El “Huerto de Cuenca” y su tradición agrícola
San Joaquín es conocida por muchos como el “Huerto de Cuenca”, ya que sus habitantes se dedican principalmente a la agricultura. María Monge, una residente de 54 años, señala que las familias de la parroquia han cultivado productos agrícolas durante generaciones. En sus casas se cultivan hortalizas de consumo personal, pero también para ser comercializadas en los mercados de Cuenca, como coles, lechugas y otras verduras frescas.
Emprendimiento familiar: un sello de identidad
La tradición emprendedora de San Joaquín también se refleja en su sector artesanal y comercial. En el sector de Cristo del Consuelo, a tan solo unos minutos del centro parroquial, se encuentran las chocolateras que han sido parte esencial de la identidad local. Andrés Jachero, con su marca “La Purita”, produce una gran variedad de derivados del cacao, como chocolate al 70%, bombones con trozos de cacao y avellana, y crema de cacao, entre otros productos. Esta marca, que nació en 2013, tiene raíces familiares que se remontan a 1930, y ahora es dirigida por su cuarta generación.
En las cercanías del Cuenca Tenis y Golf Club, la familia Sacaquirín mantiene viva una tradición de más de 60 años en la elaboración de cestería artesanal. Utilizando cuchillos y manos expertas, crean canastas, floreros y otros artículos, continuando el legado iniciado por su padre Gerardo Sacaquirín.
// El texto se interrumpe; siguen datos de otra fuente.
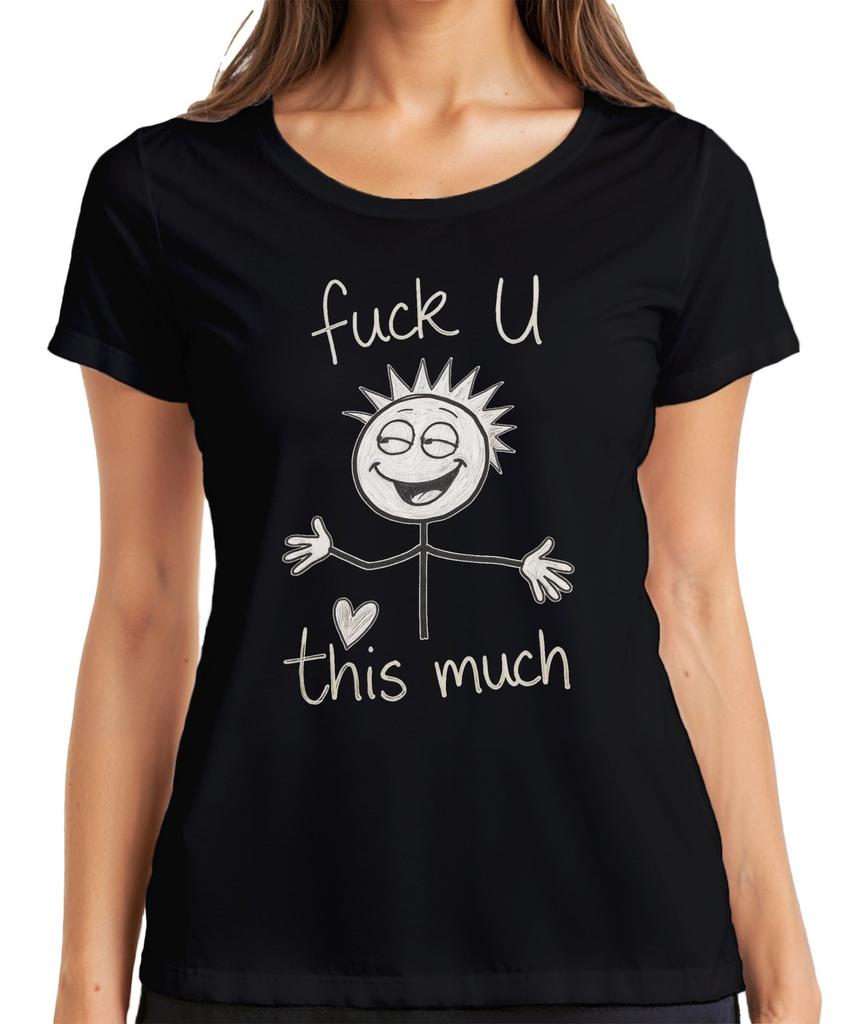 Fuck U This Much Cheeky Stick Figure Heart Sarcastic Gift Ladies Tshirt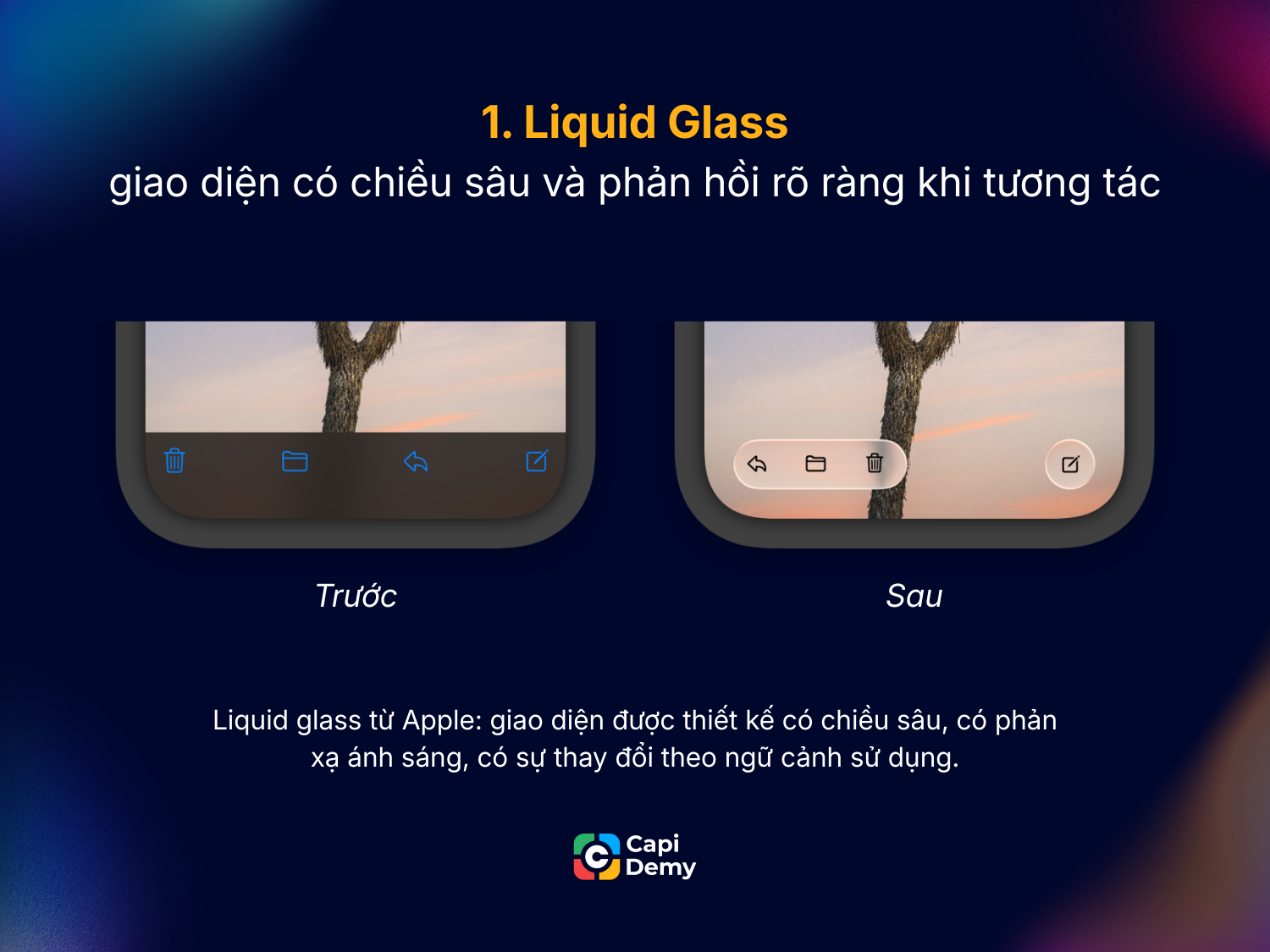 Liquid glass từ Apple: giao diện được thiết kế có chiều sâu, có phản xạ ánh sáng, có sự thay đổi theo ngữ cảnh sử dụng.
Elsa Sacaquirín, de 47 años, espera que sus hijos continúen con este negocio, aunque respeta sus decisiones.
Un festín gastronómico para los sentidos
San Joaquín también es sinónimo de una gastronomía variada y deliciosa. El restaurante «El Che de Cuenca», ubicado en la vía Cuenca-Molleturo, es uno de los lugares más emblemáticos. Eva Uruchima, su propietaria, explica que el nombre del establecimiento rinde homenaje a Ernesto «Che» Guevara, figura clave de la Revolución Cubana, con más de 200 imágenes de él adornando el local. Entre los platos más destacados se encuentran el chancho a la barbosa con mote pillo, mote sucio, llapingachos, fritada, cuyes, y el tradicional caldo de gallina, entre otros.
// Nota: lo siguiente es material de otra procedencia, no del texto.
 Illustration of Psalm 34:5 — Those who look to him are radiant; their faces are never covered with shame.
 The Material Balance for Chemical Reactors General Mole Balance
San Joaquín apuesta por el turismo comunitario, una modalidad que permite a los visitantes disfrutar de sus costumbres y tradiciones, mientras contribuyen al bienestar de las familias locales. Con su riqueza natural, cultural y gastronómica, se está posicionando como una excelente opción para quienes buscan una experiencia auténtica durante las vacaciones.
Detalles de interés:
- San Joaquín cumplió 80 años de emancipación política en febrero de este año. Es una de las 21 parroquias rurales del cantón Cuenca.
- La iglesia matriz de la parroquia es otro de los atractivos, aunque actualmente se encuentra en proceso de remodelación.
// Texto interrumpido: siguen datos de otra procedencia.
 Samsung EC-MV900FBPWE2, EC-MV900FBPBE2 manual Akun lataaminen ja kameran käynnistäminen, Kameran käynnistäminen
- Entre los proyectos más recientes se encuentra la rehabilitación de la Avenida Monseñor Leonidas Proaño, uno de los accesos principales al área.
Con su mezcla de naturaleza, tradición y emprendimiento, San Joaquín se presenta como un destino turístico que promete ofrecer experiencias memorables para quienes decidan visitarlo.